§ PROVIDED RECORDS:
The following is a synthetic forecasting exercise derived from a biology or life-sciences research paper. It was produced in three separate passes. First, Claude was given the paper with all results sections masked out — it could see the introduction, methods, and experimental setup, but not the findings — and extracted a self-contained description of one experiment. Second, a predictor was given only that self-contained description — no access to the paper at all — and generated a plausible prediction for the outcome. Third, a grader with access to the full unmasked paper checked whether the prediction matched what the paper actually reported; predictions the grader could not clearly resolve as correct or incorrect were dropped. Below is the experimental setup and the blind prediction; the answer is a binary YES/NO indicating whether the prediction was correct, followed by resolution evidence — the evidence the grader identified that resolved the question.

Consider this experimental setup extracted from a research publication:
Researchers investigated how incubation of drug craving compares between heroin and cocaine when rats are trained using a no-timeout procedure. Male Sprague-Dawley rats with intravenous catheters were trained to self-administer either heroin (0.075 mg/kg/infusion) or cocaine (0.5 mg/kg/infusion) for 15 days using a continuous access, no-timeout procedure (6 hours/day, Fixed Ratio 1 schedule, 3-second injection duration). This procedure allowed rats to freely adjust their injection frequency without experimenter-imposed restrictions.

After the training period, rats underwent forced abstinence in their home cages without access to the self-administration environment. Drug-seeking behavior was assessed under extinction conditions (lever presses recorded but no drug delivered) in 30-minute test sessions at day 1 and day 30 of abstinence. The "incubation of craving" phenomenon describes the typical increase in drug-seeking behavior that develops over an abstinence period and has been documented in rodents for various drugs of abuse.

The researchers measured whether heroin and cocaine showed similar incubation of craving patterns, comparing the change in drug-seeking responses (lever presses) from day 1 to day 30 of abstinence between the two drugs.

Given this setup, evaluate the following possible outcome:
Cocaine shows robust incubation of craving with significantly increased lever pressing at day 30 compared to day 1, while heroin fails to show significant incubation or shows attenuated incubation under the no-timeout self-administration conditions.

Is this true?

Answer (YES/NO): NO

§ EXERCISE BRIEF: Your task is an exact transcription of every line above.

§ OUTPUT OF THE EXERCISE:
The following is a synthetic forecasting exercise derived from a biology or life-sciences research paper. It was produced in three separate passes. First, Claude was given the paper with all results sections masked out — it could see the introduction, methods, and experimental setup, but not the findings — and extracted a self-contained description of one experiment. Second, a predictor was given only that self-contained description — no access to the paper at all — and generated a plausible prediction for the outcome. Third, a grader with access to the full unmasked paper checked whether the prediction matched what the paper actually reported; predictions the grader could not clearly resolve as correct or incorrect were dropped. Below is the experimental setup and the blind prediction; the answer is a binary YES/NO indicating whether the prediction was correct, followed by resolution evidence — the evidence the grader identified that resolved the question.

Consider this experimental setup extracted from a research publication:
Researchers investigated how incubation of drug craving compares between heroin and cocaine when rats are trained using a no-timeout procedure. Male Sprague-Dawley rats with intravenous catheters were trained to self-administer either heroin (0.075 mg/kg/infusion) or cocaine (0.5 mg/kg/infusion) for 15 days using a continuous access, no-timeout procedure (6 hours/day, Fixed Ratio 1 schedule, 3-second injection duration). This procedure allowed rats to freely adjust their injection frequency without experimenter-imposed restrictions.

After the training period, rats underwent forced abstinence in their home cages without access to the self-administration environment. Drug-seeking behavior was assessed under extinction conditions (lever presses recorded but no drug delivered) in 30-minute test sessions at day 1 and day 30 of abstinence. The "incubation of craving" phenomenon describes the typical increase in drug-seeking behavior that develops over an abstinence period and has been documented in rodents for various drugs of abuse.

The researchers measured whether heroin and cocaine showed similar incubation of craving patterns, comparing the change in drug-seeking responses (lever presses) from day 1 to day 30 of abstinence between the two drugs.

Given this setup, evaluate the following possible outcome:
Cocaine shows robust incubation of craving with significantly increased lever pressing at day 30 compared to day 1, while heroin fails to show significant incubation or shows attenuated incubation under the no-timeout self-administration conditions.

Is this true?

Answer (YES/NO): NO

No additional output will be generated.